勉強を教えながら、子供たちに「わかった?」と聞くと、ほとんどの場合、子供たちは「うん!」と答
え、「大丈夫か?」と聞くと「大丈夫!」と答えます。ところが、実際にもう一度、同じ問題を解かせて
みると、これが結構できなかったりするものです。いったいこれはどういうことなのでしょうか?
このことは近年の子供を取り巻く環境の変化に問題があるように思うのです。つまり、忙しい大人に少しでも心配をかけないよう、また、小さなころから、いろんな場面で無理をしてきたこともあるのかも知れません。これぐらいは一人でもできる、いや、できなくてもやってみよう…などと言った気持ちが芽生えることもあるのではないでしょうか。
そのため、いつも皆さんにアドヴァイスしていることがあります。絶対に子供たちに聞いてはいけないせりふとして、1)「わかった?」 2)「大丈夫?」 をあげ、子供の習熟度を的確に把握するため
には、しっかりと一人で解きあげるまで見届けることが大切であると伝えています。
自力で問題が解ければ理解しているわけで、解けなければ理解不十分であり、もっと掘り下げる必要があります。自力で解けるまでじっと我慢をして見守ることは、今度は大人への試練です。つい、この場面で大人も手を差し伸べたくなるものです。ましてや、わが子が勉強で苦しんでいる後姿を見れば、だれだってヒントを与えるに違いありません。
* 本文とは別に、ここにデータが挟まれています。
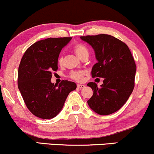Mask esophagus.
I'll use <instances>...</instances> for the list:
<instances>
[{
	"label": "esophagus",
	"instance_id": "34e87169",
	"mask_svg": "<svg viewBox=\"0 0 154 154\" xmlns=\"http://www.w3.org/2000/svg\"><path fill=\"white\" fill-rule=\"evenodd\" d=\"M85 87V85H83V84H77V88H84Z\"/></svg>",
	"mask_w": 154,
	"mask_h": 154
}]
</instances>
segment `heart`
I'll return each mask as SVG.
<instances>
[{"label": "heart", "mask_w": 154, "mask_h": 154, "mask_svg": "<svg viewBox=\"0 0 154 154\" xmlns=\"http://www.w3.org/2000/svg\"><path fill=\"white\" fill-rule=\"evenodd\" d=\"M73 51L75 52V54L80 59L85 57V56H88V54H89L87 48L85 46V45H82V44H77V45H75L73 48ZM59 64H62V57L59 58ZM85 74V72L84 71H73L70 73V77L76 81H82L83 79V77H84Z\"/></svg>", "instance_id": "obj_1"}]
</instances>
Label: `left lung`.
Instances as JSON below:
<instances>
[{
    "label": "left lung",
    "mask_w": 154,
    "mask_h": 154,
    "mask_svg": "<svg viewBox=\"0 0 154 154\" xmlns=\"http://www.w3.org/2000/svg\"><path fill=\"white\" fill-rule=\"evenodd\" d=\"M94 50L97 63L92 68V77L103 78L98 88L89 82L93 96L89 107L100 115H109L121 109L135 86L136 65L128 45L109 35L80 37Z\"/></svg>",
    "instance_id": "1"
}]
</instances>
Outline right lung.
<instances>
[{"instance_id":"obj_1","label":"right lung","mask_w":154,"mask_h":154,"mask_svg":"<svg viewBox=\"0 0 154 154\" xmlns=\"http://www.w3.org/2000/svg\"><path fill=\"white\" fill-rule=\"evenodd\" d=\"M72 38H49L39 40L25 51L18 71V88L32 114L43 119L54 118L63 109L75 82L62 80L51 82L52 72L58 69L61 49Z\"/></svg>"}]
</instances>
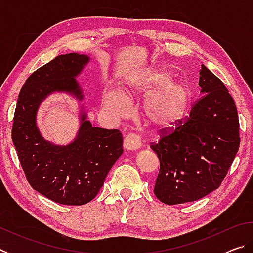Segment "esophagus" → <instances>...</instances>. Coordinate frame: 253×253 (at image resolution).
<instances>
[{
    "instance_id": "obj_1",
    "label": "esophagus",
    "mask_w": 253,
    "mask_h": 253,
    "mask_svg": "<svg viewBox=\"0 0 253 253\" xmlns=\"http://www.w3.org/2000/svg\"><path fill=\"white\" fill-rule=\"evenodd\" d=\"M140 146H142L140 137L134 134V132L128 134L125 137V139H124V147H125L127 151H136V149L140 148Z\"/></svg>"
}]
</instances>
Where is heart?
Instances as JSON below:
<instances>
[{"instance_id": "obj_1", "label": "heart", "mask_w": 253, "mask_h": 253, "mask_svg": "<svg viewBox=\"0 0 253 253\" xmlns=\"http://www.w3.org/2000/svg\"><path fill=\"white\" fill-rule=\"evenodd\" d=\"M173 79L174 74L166 68H149L130 84L134 93L153 91L145 101V113L156 125H173L186 114L190 106V85L186 81ZM104 104L115 116H123L128 109L125 96L115 89L106 92Z\"/></svg>"}]
</instances>
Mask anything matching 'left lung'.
Here are the masks:
<instances>
[{
  "label": "left lung",
  "mask_w": 253,
  "mask_h": 253,
  "mask_svg": "<svg viewBox=\"0 0 253 253\" xmlns=\"http://www.w3.org/2000/svg\"><path fill=\"white\" fill-rule=\"evenodd\" d=\"M199 85L203 96L190 115L163 128L160 140L151 144L160 160L154 193L169 205L193 202L216 190L239 149L238 110L229 90L203 65Z\"/></svg>",
  "instance_id": "1"
}]
</instances>
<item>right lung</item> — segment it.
<instances>
[{"instance_id": "right-lung-1", "label": "right lung", "mask_w": 253, "mask_h": 253, "mask_svg": "<svg viewBox=\"0 0 253 253\" xmlns=\"http://www.w3.org/2000/svg\"><path fill=\"white\" fill-rule=\"evenodd\" d=\"M88 61L84 54L68 53L34 71L21 88L12 126V140L30 185L65 205L90 202L123 154L122 132L93 127L85 113H81L76 139L67 146L46 142L37 127L38 107L52 92L83 99L76 77Z\"/></svg>"}]
</instances>
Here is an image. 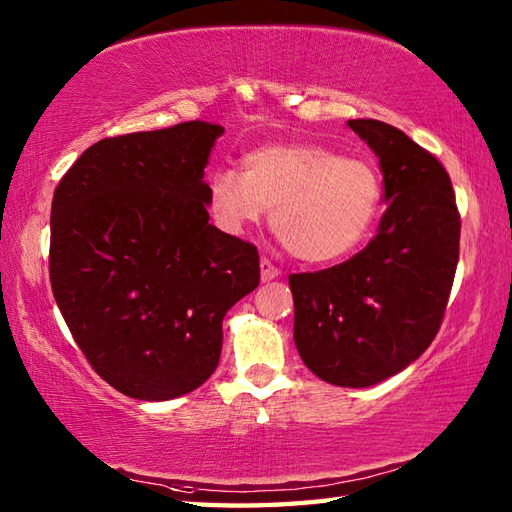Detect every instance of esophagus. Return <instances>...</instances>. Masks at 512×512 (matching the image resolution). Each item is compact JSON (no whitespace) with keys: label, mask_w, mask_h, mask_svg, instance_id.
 <instances>
[{"label":"esophagus","mask_w":512,"mask_h":512,"mask_svg":"<svg viewBox=\"0 0 512 512\" xmlns=\"http://www.w3.org/2000/svg\"><path fill=\"white\" fill-rule=\"evenodd\" d=\"M259 273H262V281L266 284V281H273L275 277H279V268L270 264L268 259L264 257L262 262H259Z\"/></svg>","instance_id":"34e87169"}]
</instances>
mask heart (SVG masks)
I'll return each instance as SVG.
<instances>
[{
	"mask_svg": "<svg viewBox=\"0 0 512 512\" xmlns=\"http://www.w3.org/2000/svg\"><path fill=\"white\" fill-rule=\"evenodd\" d=\"M383 195L374 162L317 143L264 145L244 158V173L222 169L209 180V204L222 226L242 233L273 206V233L306 264L354 253L372 233Z\"/></svg>",
	"mask_w": 512,
	"mask_h": 512,
	"instance_id": "1",
	"label": "heart"
}]
</instances>
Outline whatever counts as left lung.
<instances>
[{
  "label": "left lung",
  "instance_id": "1",
  "mask_svg": "<svg viewBox=\"0 0 512 512\" xmlns=\"http://www.w3.org/2000/svg\"><path fill=\"white\" fill-rule=\"evenodd\" d=\"M347 125L378 156L387 209L361 253L288 284L301 361L330 385L369 387L436 339L458 268L460 213L436 156L383 121Z\"/></svg>",
  "mask_w": 512,
  "mask_h": 512
}]
</instances>
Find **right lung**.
<instances>
[{
  "label": "right lung",
  "mask_w": 512,
  "mask_h": 512,
  "mask_svg": "<svg viewBox=\"0 0 512 512\" xmlns=\"http://www.w3.org/2000/svg\"><path fill=\"white\" fill-rule=\"evenodd\" d=\"M222 125L103 138L54 189L52 295L92 369L171 400L209 378L222 319L259 284L253 244L209 224L204 167Z\"/></svg>",
  "instance_id": "obj_1"
}]
</instances>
でも、この判断が考える力を摘み取ることにもなりかねないのです。
子供はしっかりと考える姿勢、大人はじっと我慢する姿勢が子供の学力を伸ばす必須条件になるように思います。
子供を指導するうえでは、いつも生徒がわからない!ときちんと言える環境を育んでいきたいと考えています。そして、子供も大人も勉強での我慢を共有していこうと思います。それが指導者と子供たちの深い信頼関係になり、学力の向上にもつながるものであると確信しています。